Valid IPSec SA not found for SPSAItem. Initiate new tunnel negotiation
Hi,
I've been stuck on this issue for a few weeks now. I do have a case open with support but I'm waiting for an arranged call with them. In the mean time i'm under a bit of pressure to get this resolved. I've attempted both BOVPN's and ViP and on bot occasions I just receive the errors:
2024-05-16 15:58:37 iked (xx.xx.xx.xx<->xx.xx.xx.xx)IKEv2 CREATE_CHILD_SA exchange from xx.xx.xx.xx to xx.xx.xx.xx failed. Tunnel=''. Reason=Received N(TS_UNACCEPTABLE) message. msg_id="021A-0016" Debug
I've been through all the phase 2 setting with a fine toothcomb multiple times and I've also asked the engineer on the end to create a second test VPN so we can test different settings to see if it's compatibility issue but nothing appears to be working. The remote firewall is a Cisco which I don't manage so i cannot access.

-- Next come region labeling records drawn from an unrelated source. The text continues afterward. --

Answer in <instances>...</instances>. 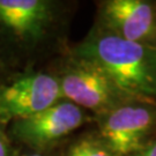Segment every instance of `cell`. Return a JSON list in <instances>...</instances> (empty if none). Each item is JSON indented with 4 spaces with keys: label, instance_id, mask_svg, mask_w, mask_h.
<instances>
[{
    "label": "cell",
    "instance_id": "obj_1",
    "mask_svg": "<svg viewBox=\"0 0 156 156\" xmlns=\"http://www.w3.org/2000/svg\"><path fill=\"white\" fill-rule=\"evenodd\" d=\"M76 55L103 69L127 100L156 98V46L105 34L86 41Z\"/></svg>",
    "mask_w": 156,
    "mask_h": 156
},
{
    "label": "cell",
    "instance_id": "obj_2",
    "mask_svg": "<svg viewBox=\"0 0 156 156\" xmlns=\"http://www.w3.org/2000/svg\"><path fill=\"white\" fill-rule=\"evenodd\" d=\"M156 127V108L151 101H128L116 106L101 122L102 141L116 156H128L151 141Z\"/></svg>",
    "mask_w": 156,
    "mask_h": 156
},
{
    "label": "cell",
    "instance_id": "obj_3",
    "mask_svg": "<svg viewBox=\"0 0 156 156\" xmlns=\"http://www.w3.org/2000/svg\"><path fill=\"white\" fill-rule=\"evenodd\" d=\"M59 84L62 96L79 108L108 112L129 101L103 69L82 59L62 74Z\"/></svg>",
    "mask_w": 156,
    "mask_h": 156
},
{
    "label": "cell",
    "instance_id": "obj_4",
    "mask_svg": "<svg viewBox=\"0 0 156 156\" xmlns=\"http://www.w3.org/2000/svg\"><path fill=\"white\" fill-rule=\"evenodd\" d=\"M62 97L59 80L43 73L29 74L0 87V123L20 120L44 111Z\"/></svg>",
    "mask_w": 156,
    "mask_h": 156
},
{
    "label": "cell",
    "instance_id": "obj_5",
    "mask_svg": "<svg viewBox=\"0 0 156 156\" xmlns=\"http://www.w3.org/2000/svg\"><path fill=\"white\" fill-rule=\"evenodd\" d=\"M82 120L83 113L78 105L58 102L31 117L16 120L13 132L23 142L41 147L66 136L78 128Z\"/></svg>",
    "mask_w": 156,
    "mask_h": 156
},
{
    "label": "cell",
    "instance_id": "obj_6",
    "mask_svg": "<svg viewBox=\"0 0 156 156\" xmlns=\"http://www.w3.org/2000/svg\"><path fill=\"white\" fill-rule=\"evenodd\" d=\"M103 16L113 34L140 44L156 46L155 7L144 0H111Z\"/></svg>",
    "mask_w": 156,
    "mask_h": 156
},
{
    "label": "cell",
    "instance_id": "obj_7",
    "mask_svg": "<svg viewBox=\"0 0 156 156\" xmlns=\"http://www.w3.org/2000/svg\"><path fill=\"white\" fill-rule=\"evenodd\" d=\"M50 14V4L43 0H0V24L22 38H38Z\"/></svg>",
    "mask_w": 156,
    "mask_h": 156
},
{
    "label": "cell",
    "instance_id": "obj_8",
    "mask_svg": "<svg viewBox=\"0 0 156 156\" xmlns=\"http://www.w3.org/2000/svg\"><path fill=\"white\" fill-rule=\"evenodd\" d=\"M67 156H116L109 147L98 140L83 139L76 142L68 151Z\"/></svg>",
    "mask_w": 156,
    "mask_h": 156
},
{
    "label": "cell",
    "instance_id": "obj_9",
    "mask_svg": "<svg viewBox=\"0 0 156 156\" xmlns=\"http://www.w3.org/2000/svg\"><path fill=\"white\" fill-rule=\"evenodd\" d=\"M128 156H156V140L151 141L140 151H135Z\"/></svg>",
    "mask_w": 156,
    "mask_h": 156
},
{
    "label": "cell",
    "instance_id": "obj_10",
    "mask_svg": "<svg viewBox=\"0 0 156 156\" xmlns=\"http://www.w3.org/2000/svg\"><path fill=\"white\" fill-rule=\"evenodd\" d=\"M0 156H11L9 142L1 129H0Z\"/></svg>",
    "mask_w": 156,
    "mask_h": 156
},
{
    "label": "cell",
    "instance_id": "obj_11",
    "mask_svg": "<svg viewBox=\"0 0 156 156\" xmlns=\"http://www.w3.org/2000/svg\"><path fill=\"white\" fill-rule=\"evenodd\" d=\"M29 156H42V155H39V154H33V155H29Z\"/></svg>",
    "mask_w": 156,
    "mask_h": 156
}]
</instances>
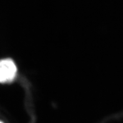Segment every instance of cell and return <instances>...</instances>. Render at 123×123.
<instances>
[{
	"label": "cell",
	"mask_w": 123,
	"mask_h": 123,
	"mask_svg": "<svg viewBox=\"0 0 123 123\" xmlns=\"http://www.w3.org/2000/svg\"><path fill=\"white\" fill-rule=\"evenodd\" d=\"M0 123H3L2 121H0Z\"/></svg>",
	"instance_id": "cell-2"
},
{
	"label": "cell",
	"mask_w": 123,
	"mask_h": 123,
	"mask_svg": "<svg viewBox=\"0 0 123 123\" xmlns=\"http://www.w3.org/2000/svg\"><path fill=\"white\" fill-rule=\"evenodd\" d=\"M17 68L14 61L11 59L0 60V83H8L14 80Z\"/></svg>",
	"instance_id": "cell-1"
}]
</instances>
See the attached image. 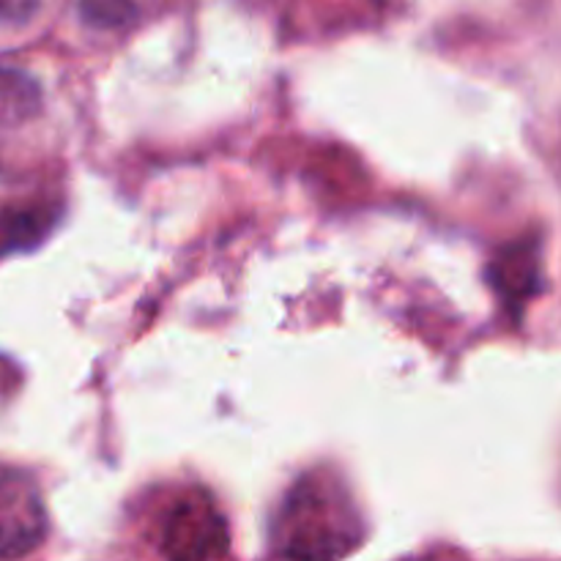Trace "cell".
I'll list each match as a JSON object with an SVG mask.
<instances>
[{
  "instance_id": "obj_1",
  "label": "cell",
  "mask_w": 561,
  "mask_h": 561,
  "mask_svg": "<svg viewBox=\"0 0 561 561\" xmlns=\"http://www.w3.org/2000/svg\"><path fill=\"white\" fill-rule=\"evenodd\" d=\"M362 518L332 474H307L277 515V553L299 559H337L359 548Z\"/></svg>"
},
{
  "instance_id": "obj_2",
  "label": "cell",
  "mask_w": 561,
  "mask_h": 561,
  "mask_svg": "<svg viewBox=\"0 0 561 561\" xmlns=\"http://www.w3.org/2000/svg\"><path fill=\"white\" fill-rule=\"evenodd\" d=\"M228 520L208 493H184L162 520L159 548L170 559H219L228 553Z\"/></svg>"
},
{
  "instance_id": "obj_3",
  "label": "cell",
  "mask_w": 561,
  "mask_h": 561,
  "mask_svg": "<svg viewBox=\"0 0 561 561\" xmlns=\"http://www.w3.org/2000/svg\"><path fill=\"white\" fill-rule=\"evenodd\" d=\"M49 529L36 482L20 471H0V559L36 551Z\"/></svg>"
},
{
  "instance_id": "obj_4",
  "label": "cell",
  "mask_w": 561,
  "mask_h": 561,
  "mask_svg": "<svg viewBox=\"0 0 561 561\" xmlns=\"http://www.w3.org/2000/svg\"><path fill=\"white\" fill-rule=\"evenodd\" d=\"M42 113V88L25 71L0 64V131H14Z\"/></svg>"
},
{
  "instance_id": "obj_5",
  "label": "cell",
  "mask_w": 561,
  "mask_h": 561,
  "mask_svg": "<svg viewBox=\"0 0 561 561\" xmlns=\"http://www.w3.org/2000/svg\"><path fill=\"white\" fill-rule=\"evenodd\" d=\"M49 230V211L38 206L0 208V255L11 250H25Z\"/></svg>"
},
{
  "instance_id": "obj_6",
  "label": "cell",
  "mask_w": 561,
  "mask_h": 561,
  "mask_svg": "<svg viewBox=\"0 0 561 561\" xmlns=\"http://www.w3.org/2000/svg\"><path fill=\"white\" fill-rule=\"evenodd\" d=\"M493 274H496V288L504 296H510V299H526L537 288L535 252L515 244L513 250L499 255V261L493 263Z\"/></svg>"
},
{
  "instance_id": "obj_7",
  "label": "cell",
  "mask_w": 561,
  "mask_h": 561,
  "mask_svg": "<svg viewBox=\"0 0 561 561\" xmlns=\"http://www.w3.org/2000/svg\"><path fill=\"white\" fill-rule=\"evenodd\" d=\"M77 5L96 27H124L137 16V0H77Z\"/></svg>"
},
{
  "instance_id": "obj_8",
  "label": "cell",
  "mask_w": 561,
  "mask_h": 561,
  "mask_svg": "<svg viewBox=\"0 0 561 561\" xmlns=\"http://www.w3.org/2000/svg\"><path fill=\"white\" fill-rule=\"evenodd\" d=\"M38 0H0V27H20L33 20Z\"/></svg>"
}]
</instances>
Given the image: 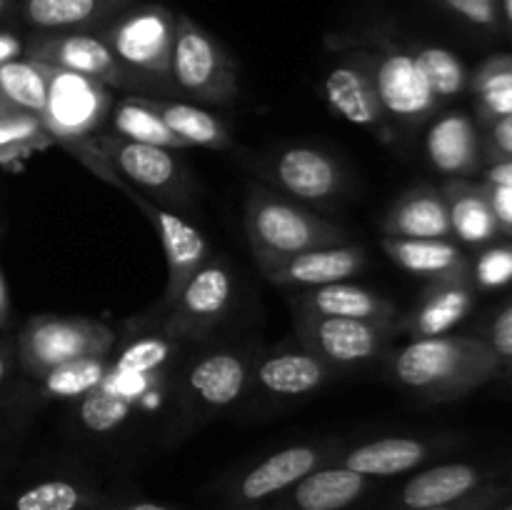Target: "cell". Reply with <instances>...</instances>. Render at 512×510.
Returning a JSON list of instances; mask_svg holds the SVG:
<instances>
[{
  "label": "cell",
  "instance_id": "6da1fadb",
  "mask_svg": "<svg viewBox=\"0 0 512 510\" xmlns=\"http://www.w3.org/2000/svg\"><path fill=\"white\" fill-rule=\"evenodd\" d=\"M183 343L163 335H140L130 340L115 358L98 385L78 400V423L93 435H108L123 428L145 400L155 398L165 375L175 370V355Z\"/></svg>",
  "mask_w": 512,
  "mask_h": 510
},
{
  "label": "cell",
  "instance_id": "7a4b0ae2",
  "mask_svg": "<svg viewBox=\"0 0 512 510\" xmlns=\"http://www.w3.org/2000/svg\"><path fill=\"white\" fill-rule=\"evenodd\" d=\"M68 153H73L80 163L88 165L100 180H105V183H110L113 188H118L120 193H123L125 198H128L130 203H133L145 218H148V223L153 225V230L158 233V240L160 245H163V253H165V263H168V283H165L163 298L153 305L150 313L140 315L138 325L158 323V320L173 308V303L178 300V295L183 293L185 285L190 283V278H193V275L198 273V270L215 255L213 248H210L208 238H205L193 223H188L180 213L155 203V200L145 198L143 193L130 188L125 180H120L118 175L103 163V158L95 153L93 145H90L88 140L73 145Z\"/></svg>",
  "mask_w": 512,
  "mask_h": 510
},
{
  "label": "cell",
  "instance_id": "3957f363",
  "mask_svg": "<svg viewBox=\"0 0 512 510\" xmlns=\"http://www.w3.org/2000/svg\"><path fill=\"white\" fill-rule=\"evenodd\" d=\"M255 358L258 350L250 345H220L185 358L178 370V425L173 438H185L233 408L253 380Z\"/></svg>",
  "mask_w": 512,
  "mask_h": 510
},
{
  "label": "cell",
  "instance_id": "277c9868",
  "mask_svg": "<svg viewBox=\"0 0 512 510\" xmlns=\"http://www.w3.org/2000/svg\"><path fill=\"white\" fill-rule=\"evenodd\" d=\"M245 233L253 253L295 255L313 248L350 243V230L263 183H250L245 195Z\"/></svg>",
  "mask_w": 512,
  "mask_h": 510
},
{
  "label": "cell",
  "instance_id": "5b68a950",
  "mask_svg": "<svg viewBox=\"0 0 512 510\" xmlns=\"http://www.w3.org/2000/svg\"><path fill=\"white\" fill-rule=\"evenodd\" d=\"M88 143L120 180H125L145 198L175 213L193 205L195 178L178 150L135 143L113 133H95L93 138H88Z\"/></svg>",
  "mask_w": 512,
  "mask_h": 510
},
{
  "label": "cell",
  "instance_id": "8992f818",
  "mask_svg": "<svg viewBox=\"0 0 512 510\" xmlns=\"http://www.w3.org/2000/svg\"><path fill=\"white\" fill-rule=\"evenodd\" d=\"M388 373L393 383L420 398L440 400L465 388L488 363L483 350L460 338H418L403 348H390Z\"/></svg>",
  "mask_w": 512,
  "mask_h": 510
},
{
  "label": "cell",
  "instance_id": "52a82bcc",
  "mask_svg": "<svg viewBox=\"0 0 512 510\" xmlns=\"http://www.w3.org/2000/svg\"><path fill=\"white\" fill-rule=\"evenodd\" d=\"M118 345L113 328L78 315H35L20 328L15 355L30 378L80 358H105Z\"/></svg>",
  "mask_w": 512,
  "mask_h": 510
},
{
  "label": "cell",
  "instance_id": "ba28073f",
  "mask_svg": "<svg viewBox=\"0 0 512 510\" xmlns=\"http://www.w3.org/2000/svg\"><path fill=\"white\" fill-rule=\"evenodd\" d=\"M175 98L220 105L238 93V68L215 35L190 15L175 13V43L170 58Z\"/></svg>",
  "mask_w": 512,
  "mask_h": 510
},
{
  "label": "cell",
  "instance_id": "9c48e42d",
  "mask_svg": "<svg viewBox=\"0 0 512 510\" xmlns=\"http://www.w3.org/2000/svg\"><path fill=\"white\" fill-rule=\"evenodd\" d=\"M23 58L88 75V78L100 80L108 88L123 90L128 95H153V98L168 95L163 85L120 63L95 30L35 33L23 45Z\"/></svg>",
  "mask_w": 512,
  "mask_h": 510
},
{
  "label": "cell",
  "instance_id": "30bf717a",
  "mask_svg": "<svg viewBox=\"0 0 512 510\" xmlns=\"http://www.w3.org/2000/svg\"><path fill=\"white\" fill-rule=\"evenodd\" d=\"M95 33L105 40L115 58L135 73L155 80L173 95L170 58L175 43V13L160 3H135L100 25Z\"/></svg>",
  "mask_w": 512,
  "mask_h": 510
},
{
  "label": "cell",
  "instance_id": "8fae6325",
  "mask_svg": "<svg viewBox=\"0 0 512 510\" xmlns=\"http://www.w3.org/2000/svg\"><path fill=\"white\" fill-rule=\"evenodd\" d=\"M45 108L40 123L65 150L100 133L115 105V90L88 75L45 65Z\"/></svg>",
  "mask_w": 512,
  "mask_h": 510
},
{
  "label": "cell",
  "instance_id": "7c38bea8",
  "mask_svg": "<svg viewBox=\"0 0 512 510\" xmlns=\"http://www.w3.org/2000/svg\"><path fill=\"white\" fill-rule=\"evenodd\" d=\"M295 338L305 350L338 368H358L385 358L398 335L395 323H370V320L330 318V315L293 310Z\"/></svg>",
  "mask_w": 512,
  "mask_h": 510
},
{
  "label": "cell",
  "instance_id": "4fadbf2b",
  "mask_svg": "<svg viewBox=\"0 0 512 510\" xmlns=\"http://www.w3.org/2000/svg\"><path fill=\"white\" fill-rule=\"evenodd\" d=\"M235 303V275L223 258H210L190 278L173 308L158 320V333L175 343H203L223 325Z\"/></svg>",
  "mask_w": 512,
  "mask_h": 510
},
{
  "label": "cell",
  "instance_id": "5bb4252c",
  "mask_svg": "<svg viewBox=\"0 0 512 510\" xmlns=\"http://www.w3.org/2000/svg\"><path fill=\"white\" fill-rule=\"evenodd\" d=\"M373 75L380 105L388 120L418 123L428 118L435 108V95L425 83L413 53L400 48L393 40H380L375 45H358Z\"/></svg>",
  "mask_w": 512,
  "mask_h": 510
},
{
  "label": "cell",
  "instance_id": "9a60e30c",
  "mask_svg": "<svg viewBox=\"0 0 512 510\" xmlns=\"http://www.w3.org/2000/svg\"><path fill=\"white\" fill-rule=\"evenodd\" d=\"M260 173L293 200L330 203L345 188V170L338 160L313 145H290L263 163Z\"/></svg>",
  "mask_w": 512,
  "mask_h": 510
},
{
  "label": "cell",
  "instance_id": "2e32d148",
  "mask_svg": "<svg viewBox=\"0 0 512 510\" xmlns=\"http://www.w3.org/2000/svg\"><path fill=\"white\" fill-rule=\"evenodd\" d=\"M260 273L283 288H320V285L343 283L365 268L368 250L363 245L345 243L330 248L303 250L295 255H263L253 253Z\"/></svg>",
  "mask_w": 512,
  "mask_h": 510
},
{
  "label": "cell",
  "instance_id": "e0dca14e",
  "mask_svg": "<svg viewBox=\"0 0 512 510\" xmlns=\"http://www.w3.org/2000/svg\"><path fill=\"white\" fill-rule=\"evenodd\" d=\"M343 453L335 440H318V443H295L288 448L275 450L273 455L245 470L233 485L235 503H260L273 495H283L295 483L313 473L320 465L333 463Z\"/></svg>",
  "mask_w": 512,
  "mask_h": 510
},
{
  "label": "cell",
  "instance_id": "ac0fdd59",
  "mask_svg": "<svg viewBox=\"0 0 512 510\" xmlns=\"http://www.w3.org/2000/svg\"><path fill=\"white\" fill-rule=\"evenodd\" d=\"M325 98L340 118L388 135V115L380 105L373 75L358 45L340 55L325 75Z\"/></svg>",
  "mask_w": 512,
  "mask_h": 510
},
{
  "label": "cell",
  "instance_id": "d6986e66",
  "mask_svg": "<svg viewBox=\"0 0 512 510\" xmlns=\"http://www.w3.org/2000/svg\"><path fill=\"white\" fill-rule=\"evenodd\" d=\"M333 375L335 370L325 360L298 343L295 348L258 353L250 383L275 398H300L323 388Z\"/></svg>",
  "mask_w": 512,
  "mask_h": 510
},
{
  "label": "cell",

I turned on Debug logging and the only issue i can see is this:
2024-05-14 15:58:57 iked (xx.xx.xx.xx<->xx.xx.xx.xx)Valid IPSec SA not found for SPSAItem. Initiate new tunnel negotiation.
Can anyone offer any advice. As I say, I've been over the settings multiple times and I just can't figure out what it doesn't like.
Comments
From the Log Message Guide for 021A-0016:
AUTH negotiation failed because peer sent a notification error message.
Looks like TS = traffic selector
Perhaps this Cisco bug???
Cisco Bug: CSCue42170
https://quickview.cloudapps.cisco.com/quickview/bug/CSCue42170
Justin are you using IKEv1 or IKEv2?
if IKEv2, try changing to IKEv1....
is the WG the initiator?
what happens when the Cisco tries to initiator the vpn connection?